Perché dovrebbe piacervi Alita? Per farla breve, perché piace a James Cameron, gli piace così tanto che quando si rese conto di non riuscire a ottenerne i diritti si fece la sua Alita personale, ci mise dentro Jessica Alba e lo chiamò Dark Angel.

Battle Angel Alita, che nell’originale giapponese si chiama Gunnm, ovvero “sogno di una pistola”, mentre la protagonista si chiama Gally, è un manga di Yukito Kishiro uscito dal 1990 al 1995 è una storia abbastanza unica nel suo genere, non tanto perché si differenzi nello svolgimento da alcune classiche regole della narrazione giapponese, quanto per la consapevolezza del suo impianto derivativo e per la capacità di giocare e a volte sovvertire i pilastri fondanti dei seinen, ovvero i fumetti giapponesi pensati per un pubblico di giovani adulti. Inizialmente l'opera doveva chiamarsi Rain Maker, Alita/Gally era una comprimaria senza alcun tipo di crescita, una sorta di agente sul campo sintonizzata con una centrale operativa (tema che viene ripreso nella seconda parte dell'opera finale) in grado di usare armi da fuoco, il resto era tutto da inventare.

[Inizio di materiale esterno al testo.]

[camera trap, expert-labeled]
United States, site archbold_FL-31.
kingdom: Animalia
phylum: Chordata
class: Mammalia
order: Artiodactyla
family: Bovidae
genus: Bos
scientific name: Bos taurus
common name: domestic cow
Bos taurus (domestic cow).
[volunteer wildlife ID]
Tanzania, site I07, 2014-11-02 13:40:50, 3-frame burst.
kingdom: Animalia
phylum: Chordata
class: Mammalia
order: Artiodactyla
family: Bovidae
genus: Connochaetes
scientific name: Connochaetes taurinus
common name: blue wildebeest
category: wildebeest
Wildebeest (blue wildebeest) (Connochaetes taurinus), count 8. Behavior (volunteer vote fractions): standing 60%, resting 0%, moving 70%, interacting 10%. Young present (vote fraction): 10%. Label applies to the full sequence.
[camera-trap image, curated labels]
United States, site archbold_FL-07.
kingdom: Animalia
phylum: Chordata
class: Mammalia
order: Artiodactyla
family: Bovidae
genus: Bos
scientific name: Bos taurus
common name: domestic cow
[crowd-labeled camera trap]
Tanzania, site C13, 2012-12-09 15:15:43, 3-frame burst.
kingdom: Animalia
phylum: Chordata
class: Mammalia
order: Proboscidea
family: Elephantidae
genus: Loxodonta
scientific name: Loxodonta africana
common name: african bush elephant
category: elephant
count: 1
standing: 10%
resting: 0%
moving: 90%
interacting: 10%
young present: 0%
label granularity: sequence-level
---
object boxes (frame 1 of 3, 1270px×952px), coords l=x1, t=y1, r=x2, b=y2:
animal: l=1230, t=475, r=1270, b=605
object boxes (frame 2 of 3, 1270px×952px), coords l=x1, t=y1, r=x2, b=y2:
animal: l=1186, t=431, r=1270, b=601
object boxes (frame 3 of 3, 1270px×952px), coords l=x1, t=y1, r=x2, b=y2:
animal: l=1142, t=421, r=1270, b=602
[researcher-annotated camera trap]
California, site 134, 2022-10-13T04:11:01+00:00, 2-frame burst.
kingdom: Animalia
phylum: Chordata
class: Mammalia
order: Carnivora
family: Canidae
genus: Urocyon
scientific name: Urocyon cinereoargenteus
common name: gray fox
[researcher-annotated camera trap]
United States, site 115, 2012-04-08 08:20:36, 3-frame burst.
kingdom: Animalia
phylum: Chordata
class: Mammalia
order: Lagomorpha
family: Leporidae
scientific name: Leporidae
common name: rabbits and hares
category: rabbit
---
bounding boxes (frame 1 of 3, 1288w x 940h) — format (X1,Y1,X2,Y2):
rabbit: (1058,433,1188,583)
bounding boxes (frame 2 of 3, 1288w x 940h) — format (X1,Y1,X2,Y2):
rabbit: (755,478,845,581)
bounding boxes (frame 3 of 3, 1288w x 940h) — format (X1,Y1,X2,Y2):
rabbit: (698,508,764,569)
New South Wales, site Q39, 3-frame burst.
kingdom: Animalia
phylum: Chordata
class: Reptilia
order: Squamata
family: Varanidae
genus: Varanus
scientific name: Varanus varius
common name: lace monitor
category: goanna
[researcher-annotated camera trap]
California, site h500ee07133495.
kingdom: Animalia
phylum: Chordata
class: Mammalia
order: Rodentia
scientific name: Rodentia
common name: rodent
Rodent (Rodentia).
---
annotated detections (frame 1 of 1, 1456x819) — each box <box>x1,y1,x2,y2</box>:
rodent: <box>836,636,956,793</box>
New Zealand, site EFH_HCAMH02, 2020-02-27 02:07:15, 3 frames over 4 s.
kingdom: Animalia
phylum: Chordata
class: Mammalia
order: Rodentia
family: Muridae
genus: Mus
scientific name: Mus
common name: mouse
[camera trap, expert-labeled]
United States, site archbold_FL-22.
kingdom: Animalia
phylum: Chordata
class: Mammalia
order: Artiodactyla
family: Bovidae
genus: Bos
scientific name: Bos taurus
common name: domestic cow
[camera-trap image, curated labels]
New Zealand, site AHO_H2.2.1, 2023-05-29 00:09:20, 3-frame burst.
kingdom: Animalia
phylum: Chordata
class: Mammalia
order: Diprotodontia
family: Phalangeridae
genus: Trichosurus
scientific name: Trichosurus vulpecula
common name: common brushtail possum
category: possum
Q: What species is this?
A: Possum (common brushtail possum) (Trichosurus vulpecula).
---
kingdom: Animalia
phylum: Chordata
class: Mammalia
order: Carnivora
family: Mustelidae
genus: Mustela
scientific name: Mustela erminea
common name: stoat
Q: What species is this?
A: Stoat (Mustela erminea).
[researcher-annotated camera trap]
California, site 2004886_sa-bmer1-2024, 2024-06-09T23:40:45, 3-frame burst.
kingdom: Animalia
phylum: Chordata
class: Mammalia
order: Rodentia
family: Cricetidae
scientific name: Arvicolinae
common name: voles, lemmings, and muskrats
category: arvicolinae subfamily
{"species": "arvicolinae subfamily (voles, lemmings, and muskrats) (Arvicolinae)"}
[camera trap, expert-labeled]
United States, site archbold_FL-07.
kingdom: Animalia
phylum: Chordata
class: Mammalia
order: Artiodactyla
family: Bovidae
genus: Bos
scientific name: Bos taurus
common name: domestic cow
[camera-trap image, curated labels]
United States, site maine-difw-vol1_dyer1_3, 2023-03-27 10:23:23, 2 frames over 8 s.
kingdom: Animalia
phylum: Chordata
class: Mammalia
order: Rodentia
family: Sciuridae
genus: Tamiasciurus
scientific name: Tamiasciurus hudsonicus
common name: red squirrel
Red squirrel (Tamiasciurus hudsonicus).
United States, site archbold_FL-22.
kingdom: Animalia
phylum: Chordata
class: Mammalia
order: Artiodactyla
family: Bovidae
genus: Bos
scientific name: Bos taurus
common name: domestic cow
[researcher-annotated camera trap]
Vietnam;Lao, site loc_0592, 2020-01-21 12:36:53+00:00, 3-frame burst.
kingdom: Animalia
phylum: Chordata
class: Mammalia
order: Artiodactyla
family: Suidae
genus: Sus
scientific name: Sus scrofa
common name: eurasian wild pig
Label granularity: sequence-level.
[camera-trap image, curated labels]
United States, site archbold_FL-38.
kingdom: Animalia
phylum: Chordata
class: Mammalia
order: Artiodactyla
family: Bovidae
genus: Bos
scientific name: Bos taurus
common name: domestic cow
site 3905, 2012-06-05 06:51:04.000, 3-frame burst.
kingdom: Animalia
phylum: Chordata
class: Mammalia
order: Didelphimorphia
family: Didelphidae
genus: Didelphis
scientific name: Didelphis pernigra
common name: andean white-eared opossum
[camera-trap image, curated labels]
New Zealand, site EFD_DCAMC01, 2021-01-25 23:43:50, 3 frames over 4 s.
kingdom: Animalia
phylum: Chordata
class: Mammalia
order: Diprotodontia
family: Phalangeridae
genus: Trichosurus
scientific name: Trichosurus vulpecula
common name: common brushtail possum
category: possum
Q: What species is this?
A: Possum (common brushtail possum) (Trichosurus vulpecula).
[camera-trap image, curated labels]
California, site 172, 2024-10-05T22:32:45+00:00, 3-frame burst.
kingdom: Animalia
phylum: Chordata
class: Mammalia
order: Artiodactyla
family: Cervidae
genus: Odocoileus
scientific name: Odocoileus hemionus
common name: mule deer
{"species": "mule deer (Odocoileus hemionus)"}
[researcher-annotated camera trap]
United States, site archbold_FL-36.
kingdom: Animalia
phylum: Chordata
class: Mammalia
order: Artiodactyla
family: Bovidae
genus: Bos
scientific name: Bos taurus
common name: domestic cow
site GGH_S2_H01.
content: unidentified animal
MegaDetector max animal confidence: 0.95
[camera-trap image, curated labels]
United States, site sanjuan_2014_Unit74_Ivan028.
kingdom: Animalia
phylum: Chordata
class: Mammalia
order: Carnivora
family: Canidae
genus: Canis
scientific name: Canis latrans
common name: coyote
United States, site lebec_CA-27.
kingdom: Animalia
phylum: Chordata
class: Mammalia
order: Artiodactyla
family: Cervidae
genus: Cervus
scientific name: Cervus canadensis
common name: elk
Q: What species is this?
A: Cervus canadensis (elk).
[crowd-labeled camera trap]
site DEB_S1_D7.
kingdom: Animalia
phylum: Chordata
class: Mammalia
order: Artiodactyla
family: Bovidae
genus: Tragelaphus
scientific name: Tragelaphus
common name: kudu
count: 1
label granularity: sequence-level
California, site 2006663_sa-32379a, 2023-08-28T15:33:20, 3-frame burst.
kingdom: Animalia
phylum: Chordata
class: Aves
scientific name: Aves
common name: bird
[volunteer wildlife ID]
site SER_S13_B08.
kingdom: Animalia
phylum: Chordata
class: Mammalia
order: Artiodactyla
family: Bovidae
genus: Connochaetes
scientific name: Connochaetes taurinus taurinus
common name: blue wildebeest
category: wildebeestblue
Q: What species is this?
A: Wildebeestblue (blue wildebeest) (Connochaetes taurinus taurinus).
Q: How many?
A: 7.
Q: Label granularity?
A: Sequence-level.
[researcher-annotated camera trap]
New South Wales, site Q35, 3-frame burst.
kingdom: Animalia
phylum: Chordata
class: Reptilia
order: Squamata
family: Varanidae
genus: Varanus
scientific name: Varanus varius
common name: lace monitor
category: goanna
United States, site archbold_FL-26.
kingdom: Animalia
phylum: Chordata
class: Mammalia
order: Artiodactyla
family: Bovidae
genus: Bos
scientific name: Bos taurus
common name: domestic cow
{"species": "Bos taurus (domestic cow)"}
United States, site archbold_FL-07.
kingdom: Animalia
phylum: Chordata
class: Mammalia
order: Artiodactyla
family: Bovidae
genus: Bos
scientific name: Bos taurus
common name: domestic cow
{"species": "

Quando però Kishiro si ritroverà improvvisamente a doverlo rendere una serie a fumetti l'impostazione cambierà completamente, su indicazione del suo editor, che vede in Alita del potenziale, la ragazza cyborg diventerà la protagonista e prenderà corpo tavola dopo tavola l'universo cyberpunk che conosciamo. La conclusione arriverà con due finali differenti: il primo tronca il racconto in maniera brusca e spietata, per poi aprire a un'altra serie di volumi pubblicati qualche anno dopo nel 2001: Alita Last Order. Tuttavia in quel momento Kishiro era stato consumato a tal punto dal lavoro su Alita che decide di chiudere tutto con i nove volumi. Da questa urgenza nasce un secondo finale che parte dal medesimo colpo di scena che poi porterà a Last Order, ma che conduce invece a una conclusione frettolosa poche pagine più avanti, terminando la storia definitvamente. 

La grande bellezza di Alita risiede soprattutto nella sua semplicità: pochi concetti filosofici espressi con chiarezza, personaggi ben delineati, colpi di scena e un sacco di botte, il tutto mescolato con sapienza e scritto con amore. 

Oltre a tutto questo è un manga disegnato veramente da dio, con pagine intere ricche di particolari minuscoli, spettacolari scene d’azione (a volte un po’ confuse, a dire il vero), un mecha-design di tutto rispetto e un universo narrativo interessante e credibile.

L’opera principale attualmente consta di nove tankobon (termine giapponese che indica i volumi brossurati di circa 200 pagine) che seguono altrettanti archi narrativi quasi completamente indipendenti gli uni dagli altri in cui si mantiene però uno sviluppo orizzontale della trama. Lo schema del racconto segue il tipico sviluppo di molta narrativa giapponese: Alita si trova di fronte a qualcosa che difficilmente riesce ad affrontare con i proprio mezzi finché, incredibilmente, non ce la fa, spesso superando i propri limiti e scoprendo qualcosa di più riguardo la sua natura. Il tutto di solito prevede un discreto spargimento di sangue e qualche momento traumatico.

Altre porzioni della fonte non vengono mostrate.